**Provided material**

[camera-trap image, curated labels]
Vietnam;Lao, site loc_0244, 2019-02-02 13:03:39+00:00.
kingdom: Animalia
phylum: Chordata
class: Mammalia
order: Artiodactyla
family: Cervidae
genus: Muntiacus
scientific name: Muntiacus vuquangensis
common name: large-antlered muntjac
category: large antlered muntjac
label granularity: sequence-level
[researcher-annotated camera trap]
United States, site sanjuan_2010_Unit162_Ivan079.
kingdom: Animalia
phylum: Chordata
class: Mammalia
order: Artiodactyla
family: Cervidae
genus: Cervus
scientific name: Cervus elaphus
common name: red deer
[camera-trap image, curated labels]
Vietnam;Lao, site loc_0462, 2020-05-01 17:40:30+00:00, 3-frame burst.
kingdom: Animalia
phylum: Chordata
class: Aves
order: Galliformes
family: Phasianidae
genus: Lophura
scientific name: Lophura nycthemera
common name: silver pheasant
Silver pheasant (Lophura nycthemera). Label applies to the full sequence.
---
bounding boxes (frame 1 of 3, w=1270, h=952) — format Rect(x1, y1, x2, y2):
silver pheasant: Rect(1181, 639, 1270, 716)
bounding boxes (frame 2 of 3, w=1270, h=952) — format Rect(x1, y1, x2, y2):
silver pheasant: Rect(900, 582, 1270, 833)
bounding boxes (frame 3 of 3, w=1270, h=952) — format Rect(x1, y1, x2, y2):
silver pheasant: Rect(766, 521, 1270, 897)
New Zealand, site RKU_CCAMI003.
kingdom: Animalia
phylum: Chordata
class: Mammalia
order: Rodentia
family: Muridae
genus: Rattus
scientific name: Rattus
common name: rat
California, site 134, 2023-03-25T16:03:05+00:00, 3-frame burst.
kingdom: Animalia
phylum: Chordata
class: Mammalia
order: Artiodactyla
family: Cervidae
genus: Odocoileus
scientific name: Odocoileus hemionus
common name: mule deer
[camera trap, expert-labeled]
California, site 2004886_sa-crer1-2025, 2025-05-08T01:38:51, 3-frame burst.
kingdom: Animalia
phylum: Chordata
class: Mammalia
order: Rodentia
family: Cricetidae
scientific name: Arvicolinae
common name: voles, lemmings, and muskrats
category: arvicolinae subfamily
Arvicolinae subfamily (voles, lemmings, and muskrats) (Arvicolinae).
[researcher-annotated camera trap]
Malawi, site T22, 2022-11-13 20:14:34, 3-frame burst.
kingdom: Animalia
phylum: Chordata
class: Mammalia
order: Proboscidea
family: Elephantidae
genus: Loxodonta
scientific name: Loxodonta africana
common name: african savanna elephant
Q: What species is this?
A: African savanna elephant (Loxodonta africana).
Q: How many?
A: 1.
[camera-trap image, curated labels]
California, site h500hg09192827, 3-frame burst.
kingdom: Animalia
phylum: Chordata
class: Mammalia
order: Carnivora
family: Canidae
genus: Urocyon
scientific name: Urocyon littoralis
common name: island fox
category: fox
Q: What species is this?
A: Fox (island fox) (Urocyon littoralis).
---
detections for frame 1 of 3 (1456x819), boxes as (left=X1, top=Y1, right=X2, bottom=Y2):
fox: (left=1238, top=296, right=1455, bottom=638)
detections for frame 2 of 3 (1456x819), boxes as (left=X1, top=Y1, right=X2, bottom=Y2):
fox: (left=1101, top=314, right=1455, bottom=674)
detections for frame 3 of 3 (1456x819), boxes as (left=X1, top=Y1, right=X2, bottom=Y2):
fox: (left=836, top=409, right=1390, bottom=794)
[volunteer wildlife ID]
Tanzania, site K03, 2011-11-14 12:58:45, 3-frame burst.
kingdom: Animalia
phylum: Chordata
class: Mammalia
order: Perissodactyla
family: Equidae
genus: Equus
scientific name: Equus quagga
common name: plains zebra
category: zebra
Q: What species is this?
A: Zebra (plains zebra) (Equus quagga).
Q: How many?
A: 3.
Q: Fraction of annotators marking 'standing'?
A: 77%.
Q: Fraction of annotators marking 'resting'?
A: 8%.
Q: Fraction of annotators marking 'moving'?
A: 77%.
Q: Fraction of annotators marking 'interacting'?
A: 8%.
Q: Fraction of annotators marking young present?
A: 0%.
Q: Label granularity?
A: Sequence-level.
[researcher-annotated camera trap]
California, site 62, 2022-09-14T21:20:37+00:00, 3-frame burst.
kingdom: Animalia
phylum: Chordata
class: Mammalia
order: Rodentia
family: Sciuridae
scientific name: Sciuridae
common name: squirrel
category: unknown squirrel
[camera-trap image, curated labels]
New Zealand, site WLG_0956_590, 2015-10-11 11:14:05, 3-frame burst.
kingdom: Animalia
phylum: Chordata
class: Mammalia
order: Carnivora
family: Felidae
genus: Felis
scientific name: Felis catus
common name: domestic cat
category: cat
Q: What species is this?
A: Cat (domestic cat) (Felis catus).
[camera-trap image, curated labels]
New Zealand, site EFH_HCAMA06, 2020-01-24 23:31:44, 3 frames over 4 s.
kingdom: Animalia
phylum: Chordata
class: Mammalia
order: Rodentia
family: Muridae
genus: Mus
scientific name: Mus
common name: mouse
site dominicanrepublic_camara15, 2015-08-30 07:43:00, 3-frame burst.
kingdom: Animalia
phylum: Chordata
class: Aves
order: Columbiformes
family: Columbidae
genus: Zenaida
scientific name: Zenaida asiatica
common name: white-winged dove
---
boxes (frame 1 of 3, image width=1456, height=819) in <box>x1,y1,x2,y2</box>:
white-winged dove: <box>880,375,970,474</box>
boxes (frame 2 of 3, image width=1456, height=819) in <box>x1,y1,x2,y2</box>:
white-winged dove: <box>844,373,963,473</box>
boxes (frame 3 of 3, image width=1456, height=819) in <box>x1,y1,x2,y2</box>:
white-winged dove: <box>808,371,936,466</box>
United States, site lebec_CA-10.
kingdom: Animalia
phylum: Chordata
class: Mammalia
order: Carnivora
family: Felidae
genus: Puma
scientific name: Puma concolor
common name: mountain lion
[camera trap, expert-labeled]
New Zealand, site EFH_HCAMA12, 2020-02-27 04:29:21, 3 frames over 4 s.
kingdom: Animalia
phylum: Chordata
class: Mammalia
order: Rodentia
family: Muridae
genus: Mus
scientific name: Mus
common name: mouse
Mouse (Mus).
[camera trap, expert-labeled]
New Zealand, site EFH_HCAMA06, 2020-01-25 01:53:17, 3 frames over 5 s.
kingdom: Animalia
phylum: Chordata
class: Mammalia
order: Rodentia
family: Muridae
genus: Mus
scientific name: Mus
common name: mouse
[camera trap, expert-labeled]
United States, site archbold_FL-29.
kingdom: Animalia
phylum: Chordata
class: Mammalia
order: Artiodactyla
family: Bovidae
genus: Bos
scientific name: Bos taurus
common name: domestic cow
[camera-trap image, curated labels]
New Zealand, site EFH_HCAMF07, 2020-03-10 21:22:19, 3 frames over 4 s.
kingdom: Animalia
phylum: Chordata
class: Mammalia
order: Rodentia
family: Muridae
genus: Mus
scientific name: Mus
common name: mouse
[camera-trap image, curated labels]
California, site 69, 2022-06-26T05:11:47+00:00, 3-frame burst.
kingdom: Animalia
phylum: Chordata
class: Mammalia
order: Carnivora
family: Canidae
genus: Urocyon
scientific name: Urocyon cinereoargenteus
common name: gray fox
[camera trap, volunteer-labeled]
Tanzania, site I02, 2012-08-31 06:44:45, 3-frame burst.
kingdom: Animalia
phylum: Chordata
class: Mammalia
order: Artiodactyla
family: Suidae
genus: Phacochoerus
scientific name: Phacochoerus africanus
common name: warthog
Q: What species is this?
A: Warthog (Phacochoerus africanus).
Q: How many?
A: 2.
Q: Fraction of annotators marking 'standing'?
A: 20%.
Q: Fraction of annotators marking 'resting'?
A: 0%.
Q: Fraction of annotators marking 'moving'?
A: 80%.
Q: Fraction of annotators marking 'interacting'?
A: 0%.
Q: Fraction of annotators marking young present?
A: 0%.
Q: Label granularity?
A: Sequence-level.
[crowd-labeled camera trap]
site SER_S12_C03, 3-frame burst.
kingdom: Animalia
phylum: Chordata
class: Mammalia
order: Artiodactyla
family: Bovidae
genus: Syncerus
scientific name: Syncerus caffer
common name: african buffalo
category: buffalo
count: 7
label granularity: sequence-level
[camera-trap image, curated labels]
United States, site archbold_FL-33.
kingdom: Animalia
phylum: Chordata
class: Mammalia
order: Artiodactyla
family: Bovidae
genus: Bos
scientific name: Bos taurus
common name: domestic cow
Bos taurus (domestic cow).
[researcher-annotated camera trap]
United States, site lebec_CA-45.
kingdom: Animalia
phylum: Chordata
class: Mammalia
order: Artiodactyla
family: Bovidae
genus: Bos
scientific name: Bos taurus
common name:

**Task brief**
Please give again only the lines from the start of the material through the line holding "genus: Lophura", exactly as they are written.

**Written answer**
[camera-trap image, curated labels]
Vietnam;Lao, site loc_0244, 2019-02-02 13:03:39+00:00.
kingdom: Animalia
phylum: Chordata
class: Mammalia
order: Artiodactyla
family: Cervidae
genus: Muntiacus
scientific name: Muntiacus vuquangensis
common name: large-antlered muntjac
category: large antlered muntjac
label granularity: sequence-level
[researcher-annotated camera trap]
United States, site sanjuan_2010_Unit162_Ivan079.
kingdom: Animalia
phylum: Chordata
class: Mammalia
order: Artiodactyla
family: Cervidae
genus: Cervus
scientific name: Cervus elaphus
common name: red deer
[camera-trap image, curated labels]
Vietnam;Lao, site loc_0462, 2020-05-01 17:40:30+00:00, 3-frame burst.
kingdom: Animalia
phylum: Chordata
class: Aves
order: Galliformes
family: Phasianidae
genus: Lophura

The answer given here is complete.